Raw data section start
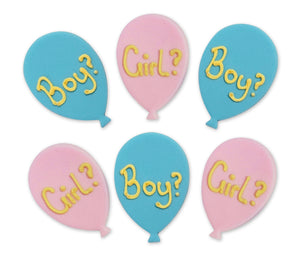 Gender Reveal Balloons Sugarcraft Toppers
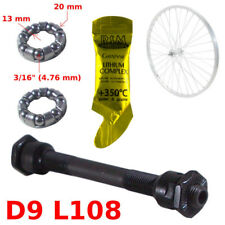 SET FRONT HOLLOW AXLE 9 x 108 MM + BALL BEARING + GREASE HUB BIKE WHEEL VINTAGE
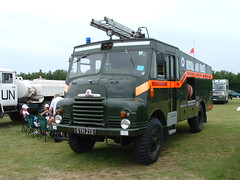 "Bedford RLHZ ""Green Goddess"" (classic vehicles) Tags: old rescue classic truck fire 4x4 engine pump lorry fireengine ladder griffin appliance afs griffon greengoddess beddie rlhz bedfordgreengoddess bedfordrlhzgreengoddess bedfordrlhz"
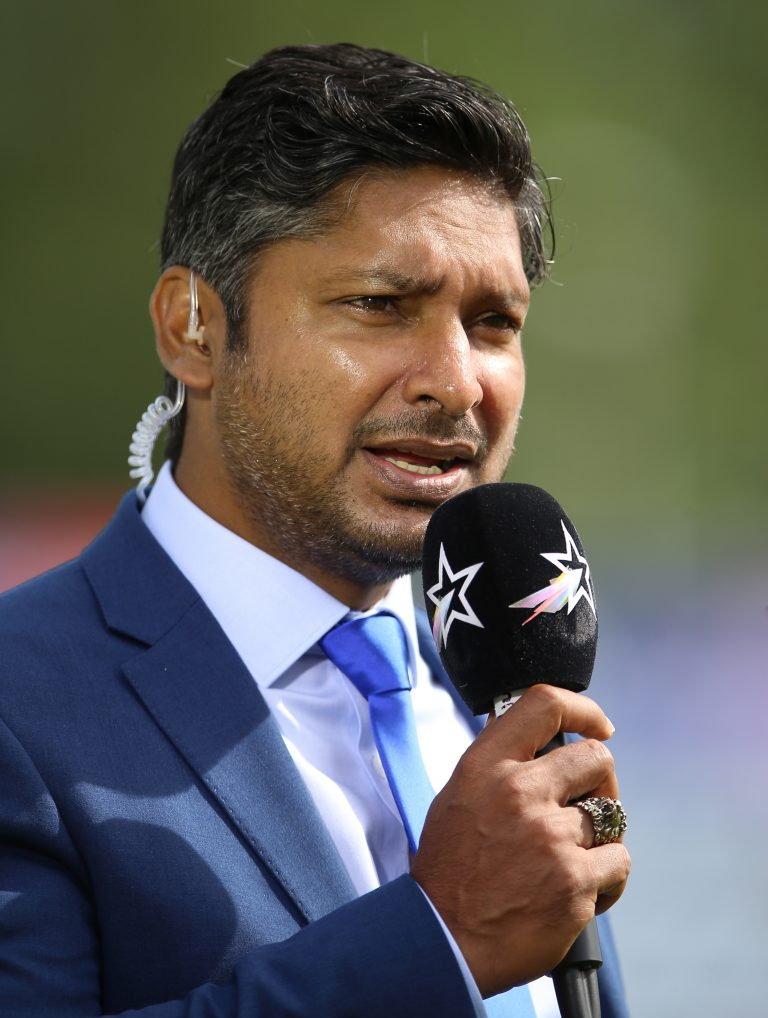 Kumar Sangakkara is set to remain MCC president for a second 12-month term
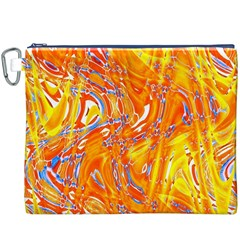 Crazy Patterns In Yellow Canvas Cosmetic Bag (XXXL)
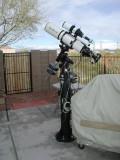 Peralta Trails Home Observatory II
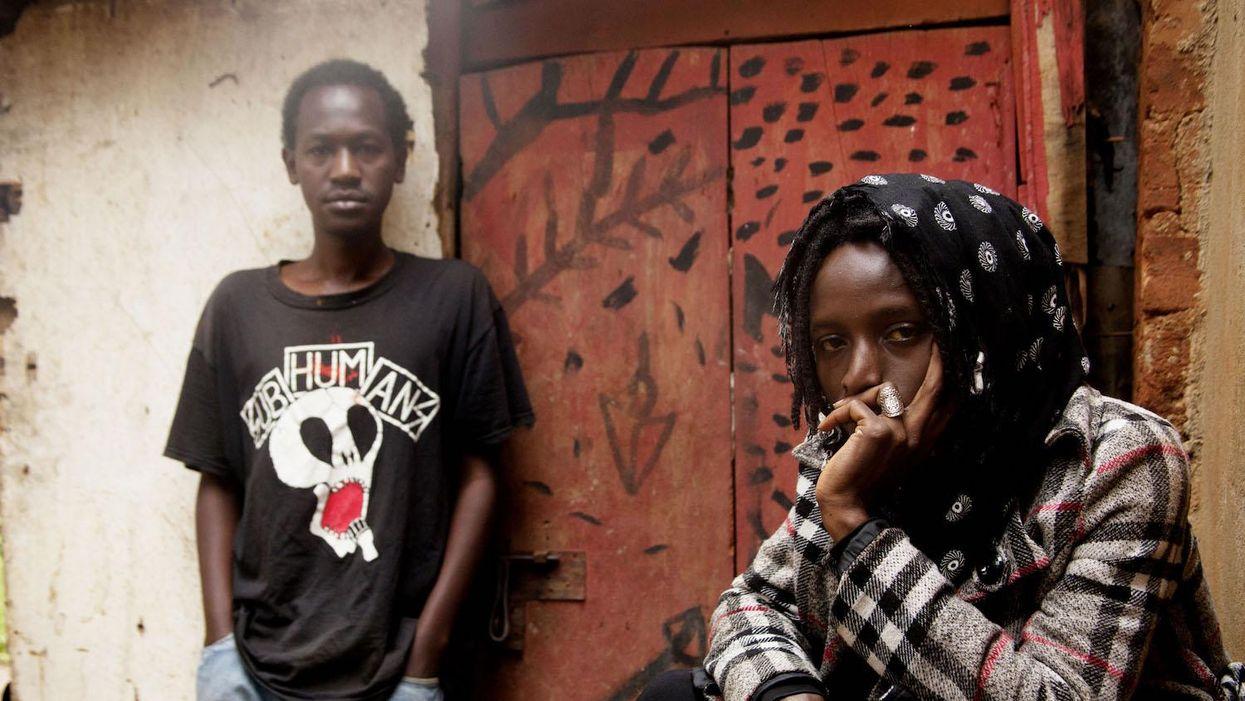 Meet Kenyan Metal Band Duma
Raw data section end
Work item:
With the pictures left out, please output each line from the one containing "Peralta Trails Home Observatory II" through the end of the entries, exactly as it is.

Result of the task:
 Peralta Trails Home Observatory II
 Meet Kenyan Metal Band Duma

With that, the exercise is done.